> **PASSAGE PROVIDED**

--

Beacon Pines (Xbox Series X)
In many Choose Your Own Adventure books, if a choice sends you down the wrong path, it’s usually to a quick bad ending or an alternate route that doesn’t quite wrap up the tale in its totality. These usually negative outcomes are often self-contained regardless, but in the narrative-focused video game Beacon Pines, going down the wrong path is vital to understanding the right one. Presented as a story being written, you will reach junction points where your decisions can send the game down quite a long narrative road only for it to terminate in a finale that doesn’t cover every detail. By going back to the earlier choices and using new options you will eventually get down the right path, but more interestingly every path is right in some way as it helps you better understand certain story details or the personality of some characters despite them never getting to crop up on the route that actually carries you to the credits.
The city of Beacon Pines exists at a crossroads of cozy, creepy, and comedic, the small town having some gorgeous art and lush foliage despite the game’s choice to have things presented like an interactive book illustration. The close-knit town where everyone knows everybody though has recently caught the eye of a large corporation that’s engaging in suspicious activities, the ones who end up investigating it being a trio of 12 year olds. Almost everyone in Beacon Pines is some sort of anthropomorphic mammal, and Luka the deer is the character we follow as he ends up being the one who prods at the mysteries hiding behind the friendly face of the little community. While you will dig into some moments that are eerie, suspenseful, or even heart-breaking, Beacon Pines avoids becoming a horror story and contains far more funny moments than tearjerkers. Luka’s best friend Rolo is an upbeat companion whose love of sci-fi comics has clearly bled into how he perceives the world, but the more level headed Beck can be more wry. The kids in Beacon Pines are perhaps written to be a bit too clever and mature for their age, but at the same time the game does take special time to zero in on the emotional issues of Luka and Beck especially, exploring some reasonable woes for pre-teens like the emotional weight of Luka’s father’s death or how Beck feels unable to fit in as the new kid in town with a bit of a sarcastic personality.

--

> **SUPPLIED INFORMATION**
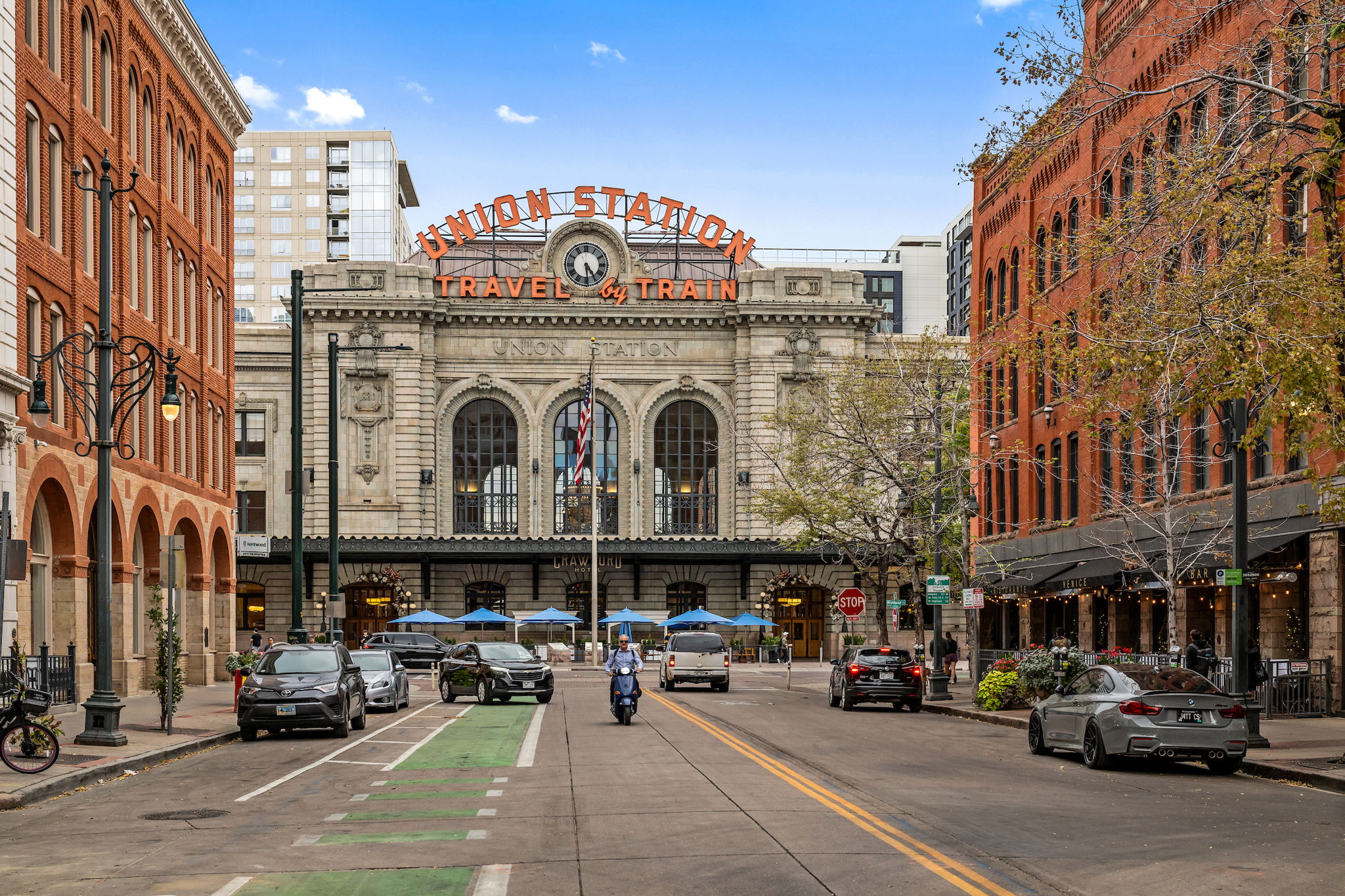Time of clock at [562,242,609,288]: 4:29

--

In the Beacon Pines review, what kind of animal is Luka? Answer using only the Beacon Pines review.

A deer.